Subject: Re: [linux-audio-dev] Memory Debugger
From: Josh Green (jgreen_AT_users.sourceforge.net)
Date: Thu May 23 2002 - 04:56:11 EEST
On Wed, 2002-05-22 at 15:18, Erik de Castro Lopo wrote:
> On Wed, 22 May 2002 16:54:58 -0400 (EDT)
> "Richard C. Burnett" <burnett_AT_tality.com> wrote:
>
> >
> > I am looking for a product similar to Purify to use in Linux, any ideas?
>
> I'm not too sure of the full specs of Purify but I have seen the advertising.
>
> Electric Fence may cover a large portion of what Purify does. I have used
> it a number of times and I found it very effective.
>
> Search http://freshmeat.net for it or if you use Debian:
>
> apt-get install electric-fence
>
> Cheers,
> Erik
> --
I just recently had the need for a good malloc debugger. I tried about 3
different solutions and didn't like the results I got with any of them.
I eventually solved my problem with a gdb hardware memory watch. I wish
I had thought of that first. efence seems like it might work for me, but
it has problems with multiple threads or something, because I kept on
getting a SIGILL signal (Illegal Instruction) within the efence code and
could get no trace back in GDB. Its also horrendously slow. Perhaps I
just didn't know what I was doing, if anyone has any tips for using
efence or a better solution, please enlighten me :)

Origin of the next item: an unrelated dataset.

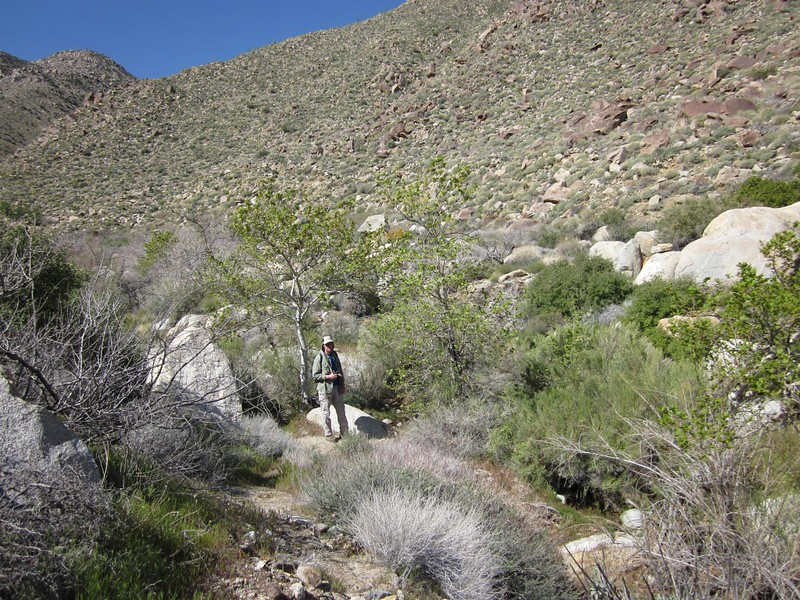 Me, hiking the very faint Indian Canyon Trail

I also tried a program called njamd, but it was tripping up with most of
the shared libraries I was using. Not wanting to go into debugging the
shared libraries and not knowing how to skip over them, I gave up on
that one too. It seemed a lot faster and more thorough (perhaps too much
or maybe it was giving me false alarms) than efence, but it is not being
maintained. It would be cool to have a memory debugger that worked and
didn't kill my machine while it was running. Cheers.